O noticiário repercute os debates no Congresso a respeito da multiplicação do patrimônio do ministro-chefe da Casa Civil, Antonio Palocci, como decorrência da prestação de serviços de consultoria depois de ter exercido, no governo Lula, o cargo de ministro da Fazenda. Não há ilicitude alguma na prestação de serviços de consultoria econômico-financeira por ex-integrantes de governos, e o ministro Palocci está longe de ter sido o pioneiro nesse tipo de atividade. Na verdade, o que não se pode admitir, por parte daqueles que de algum modo conviveram intimamente com a máquina administrativa, em qualquer de suas esferas, é o tráfico de influência, ou o repasse de informações privilegiadas, capazes de propiciar vantagens ao arrepio da ética e da livre concorrência.

A ilação a respeito de possível favorecimento da incorporadora WTorre, uma das clientes da empresa de Palocci, no tocante a recebimento de restituição de tributos atrasados, não se justifica. O que fez a Receita, no episódio, nada mais foi do que cumprir uma ordem judicial, emanada de mandado de segurança em curso na Justiça Federal. Quanto à doação, pela empresa, de verba para a campanha eleitoral de Dilma Rousseff (e, aliás, também para outros políticos, como José Serra e Geraldo Alckmin, então candidatos a presidente da República e governador de São Paulo, respectivamente), tampouco tem de inconfessável. Esta é a regra vigente no país: a lei 9.504/97, que regula as eleições, permite, em seu artigo 81, doações de pessoas jurídicas para campanhas eleitorais, desde que limitadas a dois por cento do faturamento bruto no ano anterior. E essas doações são devidamente comunicadas à Justiça Eleitoral pelos respectivos beneficiários. Tudo muito claro. O "crime" de Palocci, portanto, é apenas a evolução patrimonial. O acúmulo de patrimônio do empresário Palocci é justificável, ao menos à luz de uma análise isenta de sectarismos.
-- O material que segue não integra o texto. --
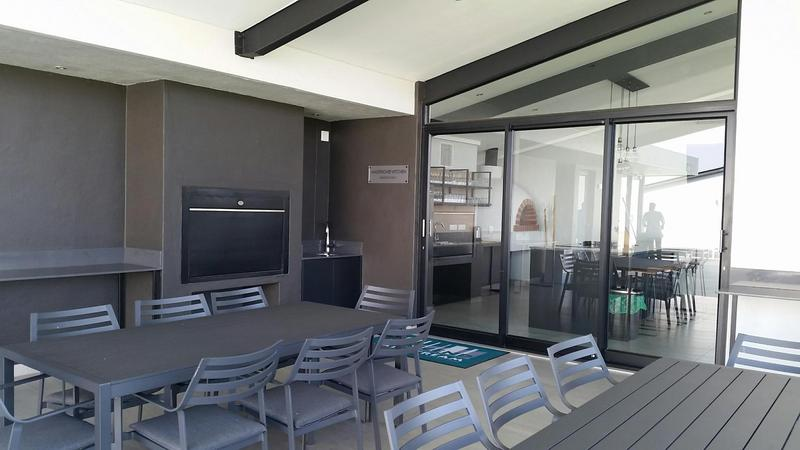 Property For Sale in Midfield Estate, Centurion 18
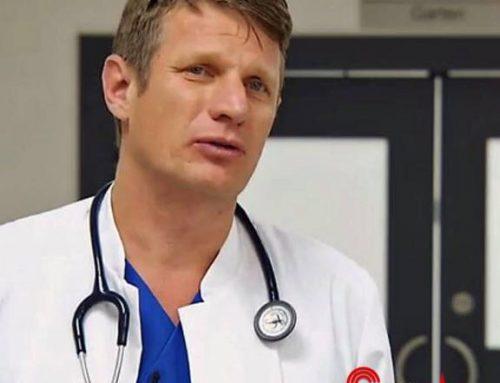 Bei Sat 1 ist Dr . Wallau. – Dr. Sachs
Por outro lado, ao que se sabe, toda a evolução patrimonial do ministro e de sua empresa foi devidamente informada - passo a passo, item por item - à Receita Federal, que tomou ciência da origem das receitas, dos gastos, dos bens e direitos adquiridos (aliás, do ponto de vista da transparência, é significativo que os bens imóveis tenham sido registrados em nome da própria empresa, e não em nome de "laranjas"). Ora, a Constituição, que consagra o estado democrático de direito, assegura a todos os cidadãos, de um lado, o livre exercício da atividade econômica (artigos 1º, inciso IV, e 170 ), e, do outro, a inviolabilidade de correspondência, dados e comunicações (artigo 5º, XII). É neste contexto que se insere o direito ao sigilo contratual das pessoas jurídicas que buscaram assessoria junto à empresa do ministro Palocci. Aliás, inexiste razão para que a chancela constitucional da garantia de sigilo da fonte especificamente voltada para a atividade jornalística (artigo 5º, XIV) não seja aplicável, também, guardadas as devidas proporções, à cláusula de confidencialidade rotineiramente inserida nos contratos de consultoria.

O ministro Palocci foi bem-sucedido em sua empreitada empresarial, declarou receitas e cumpriu obrigações tributárias, tudo às claras, como era seu dever. Todavia, se ainda assim pairam dúvidas legítimas sobre a licitude de sua conduta, que sejam tomadas as medidas cabíveis, preservando-se, porém, até a decisão final, o sigilo das empresas envolvidas, sob pena de irreversíveis constrangimentos, em flagrante ofensa aos direitos e garantias fundamentais previstos em nossa Carta Magna. O açodamento não é bom conselheiro.

LEONARDO PIETRO ANTONELLI é vice-diretor da Escola Judiciária do TSE.